Health care is an extremely dysfunctional system that may take decades to integrate new knowledge. Bill Dement, one of the founders of sleep medicine, ran a study in a few primary care offices/clinics. One part of the study was to interview patients when they came in for their appointments; questions were to pinpoint likely sleep problems. A lot of patients had indications of treatable sleep problems.

The other part was to look at the records of the patients. Typically *no* or a very few instances of sleep disorders were found in the records.

A sample of people whose questionnaires suggested a sleep problem were given overnight sleep studies to confirm that the questionnaires were picking up actual sleep disorders.

Doctors were missing almost all cases of sleep disorders.

After decades of scientific understanding of common sleep disorders like apnea, sleep medicine is not taught in a serious way in most medical schools; and doctors still neglect to ask a few questions that would pinpoint sleep disorders.

So it is not surprising that your list of complaints tracks the known symptoms of sleep apnea. And that your doctors never thought to suspect a sleep problem.

As to the use of a computerized screening process: people have worked on such systems which make sense, to me at least, as a complement to a good physical workup and talking with the doctor who knows how to listen. Clinical diagnosis may be just too complex, with too many variables, for most humans to manage--why not use a computer to assist?

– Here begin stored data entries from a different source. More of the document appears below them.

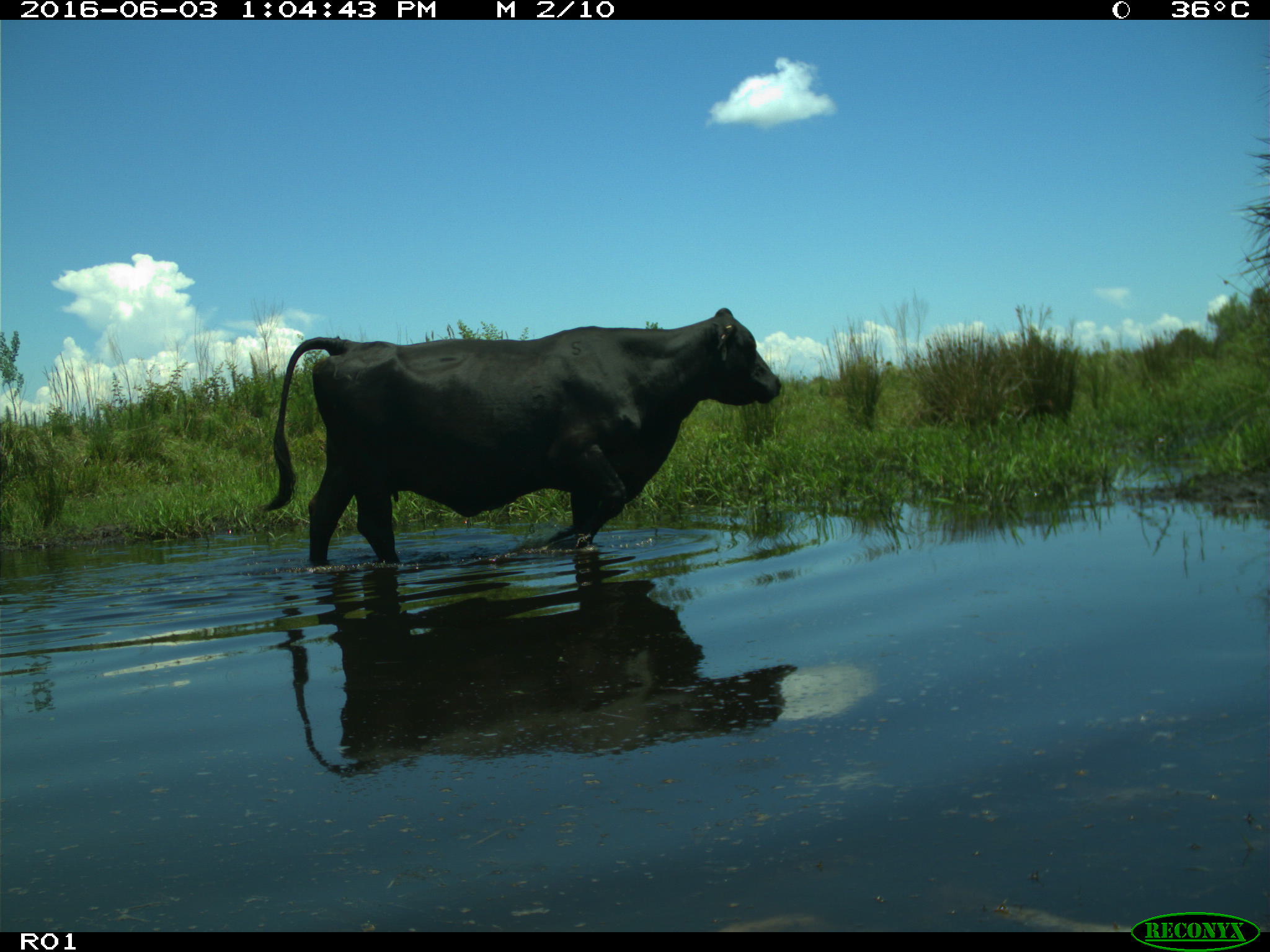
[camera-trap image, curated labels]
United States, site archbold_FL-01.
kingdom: Animalia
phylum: Chordata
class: Mammalia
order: Artiodactyla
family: Bovidae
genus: Bos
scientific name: Bos taurus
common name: domestic cow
Bos taurus (domestic cow).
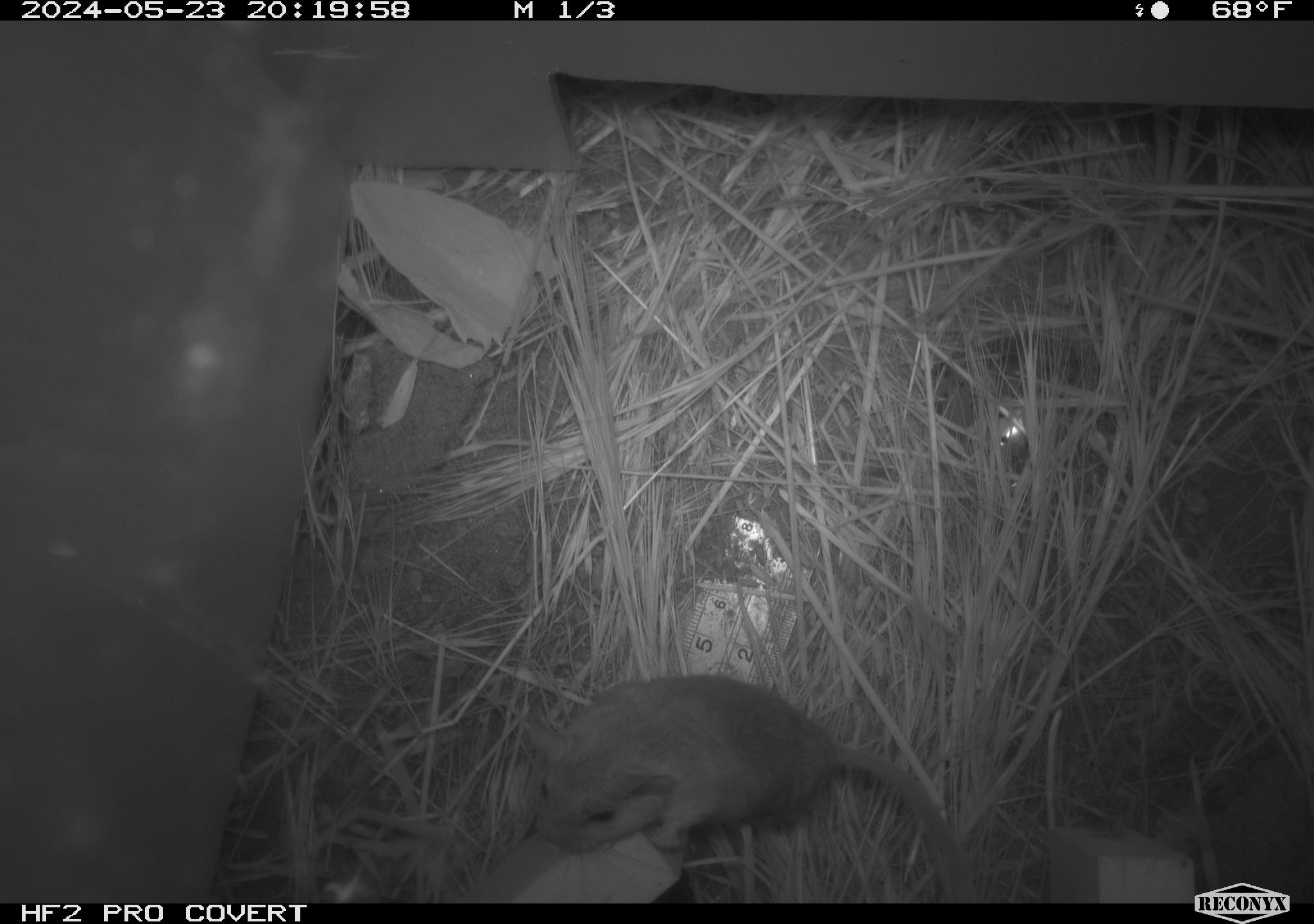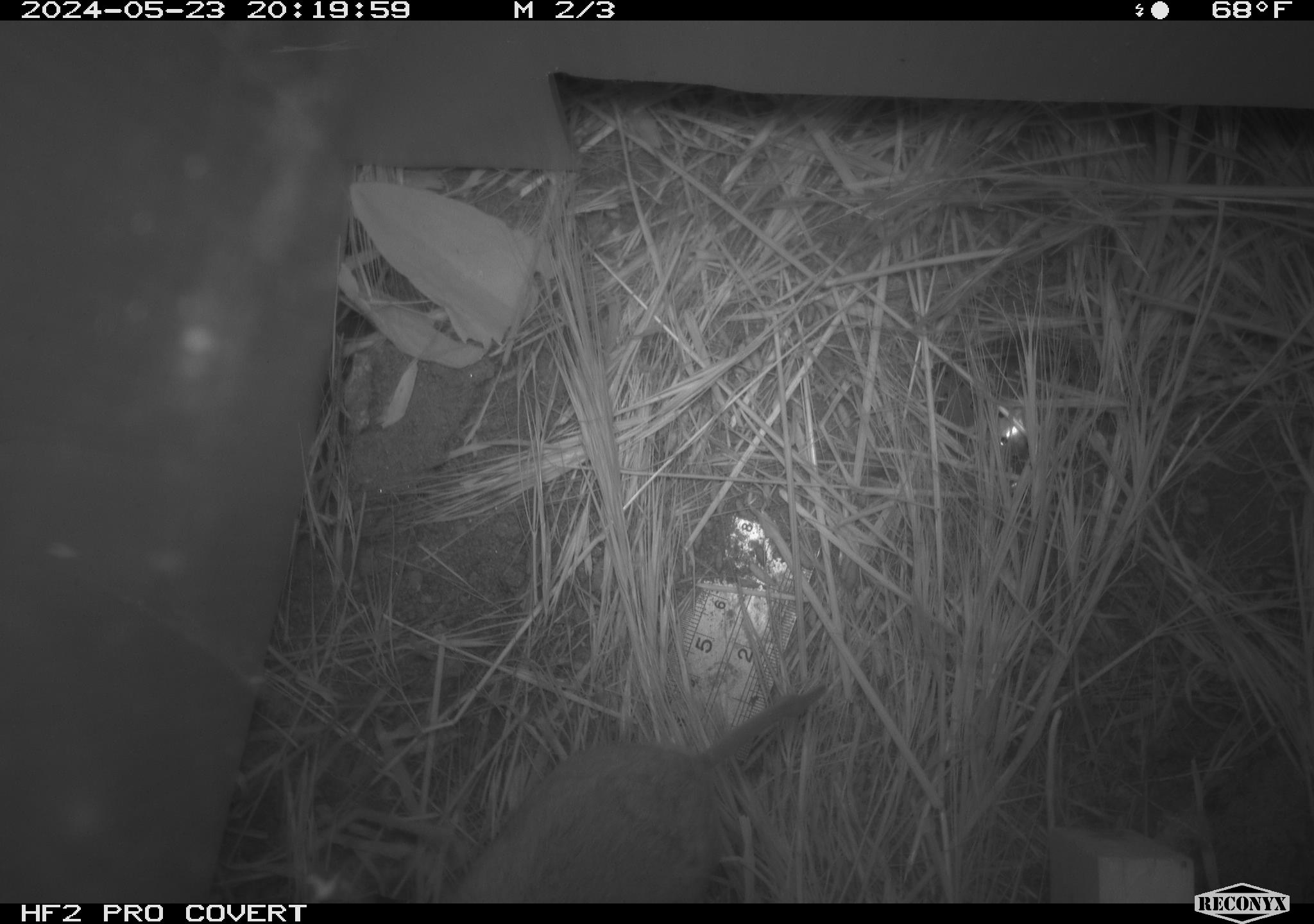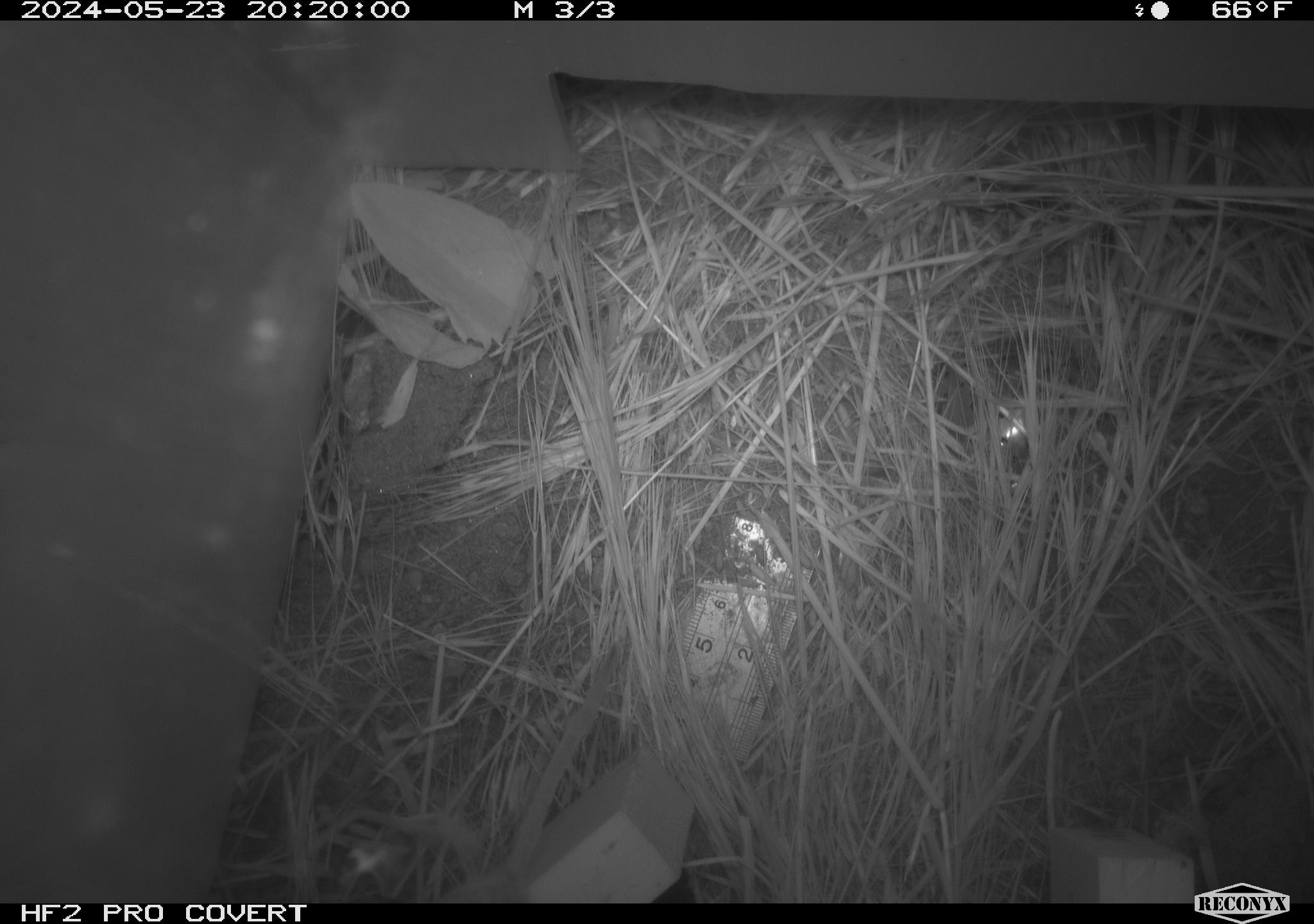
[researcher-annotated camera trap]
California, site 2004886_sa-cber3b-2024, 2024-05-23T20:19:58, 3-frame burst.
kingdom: Animalia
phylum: Chordata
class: Mammalia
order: Rodentia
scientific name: Rodentia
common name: mouse species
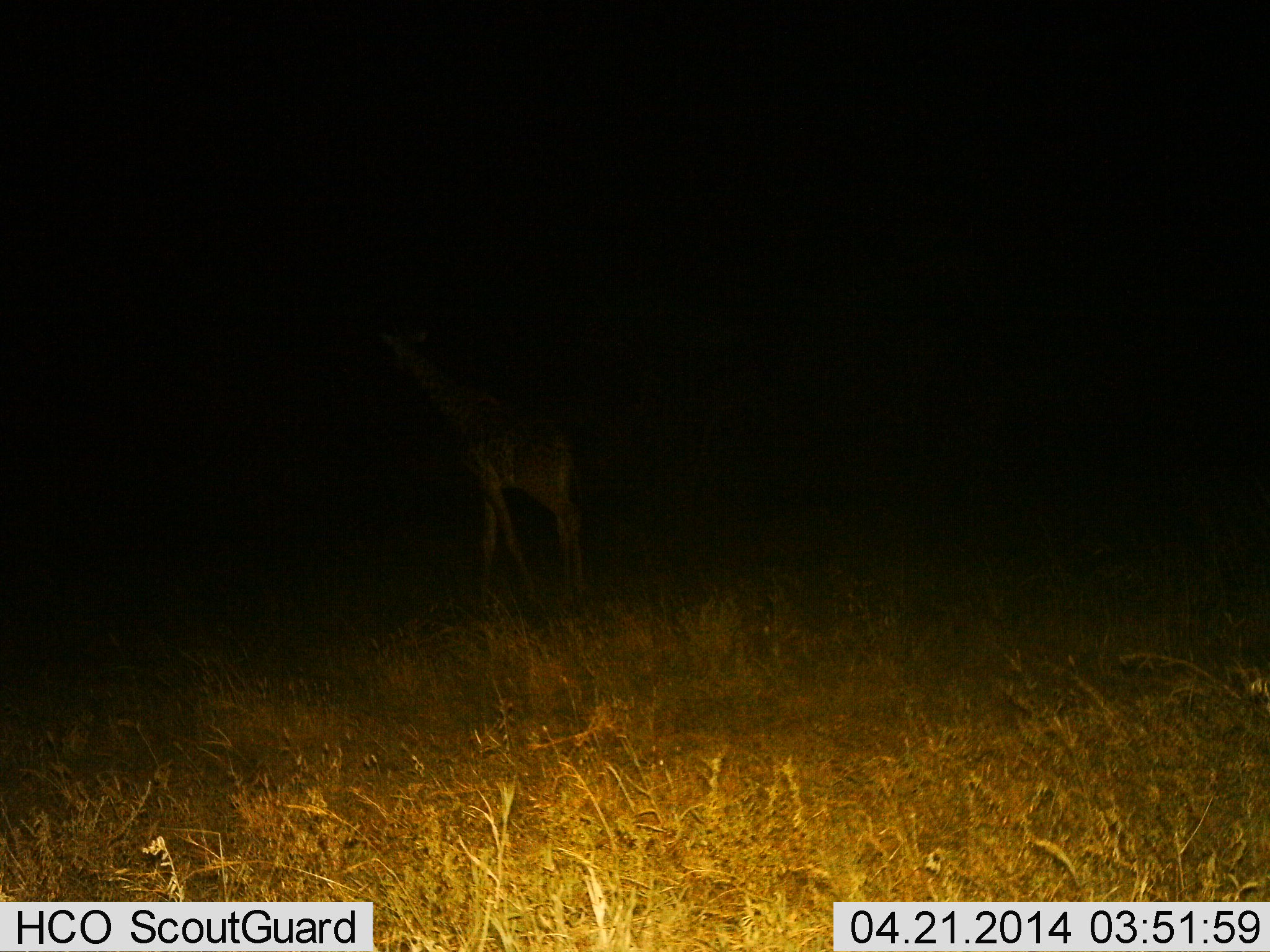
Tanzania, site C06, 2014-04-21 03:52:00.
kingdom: Animalia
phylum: Chordata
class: Mammalia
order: Artiodactyla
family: Giraffidae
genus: Giraffa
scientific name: Giraffa camelopardalis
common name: giraffe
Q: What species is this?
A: Giraffe (Giraffa camelopardalis).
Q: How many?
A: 1.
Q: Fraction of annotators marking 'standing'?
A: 60%.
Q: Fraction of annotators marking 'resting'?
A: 0%.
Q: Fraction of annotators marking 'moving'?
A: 30%.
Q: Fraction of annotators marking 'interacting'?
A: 0%.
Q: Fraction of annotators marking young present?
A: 10%.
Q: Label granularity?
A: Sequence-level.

But for finding possible cases of sleep apnea, the job can be easier. Apnea can cause a wide variety of seemingly unrelated symptoms, as you have experienced. While each of the symptoms might not be related to apnea, a cluster of them should be easy to spot. Since 1992, Phantom of the Night has contained a "Quiz to Identify Sleep Apnea Syndrome" http://www.healthyresources.com/sleep/apnea/question/quiz.html with the idea of encouraging people with common apnea symptoms to seek medical evaluation.

A primary care physician with a rudimentary grasp of sleep disorders should be able to accurately identify people with sleep apnea, and refer them on for professional evaluation. There are condensed presentations in "doctorese" designed to help the busy primary care physician identify sleep apnea in their patients.

I hold that it might take a determined effort by patients to help educate and motivate physicians to pay attention to apnea and other sleep disorders.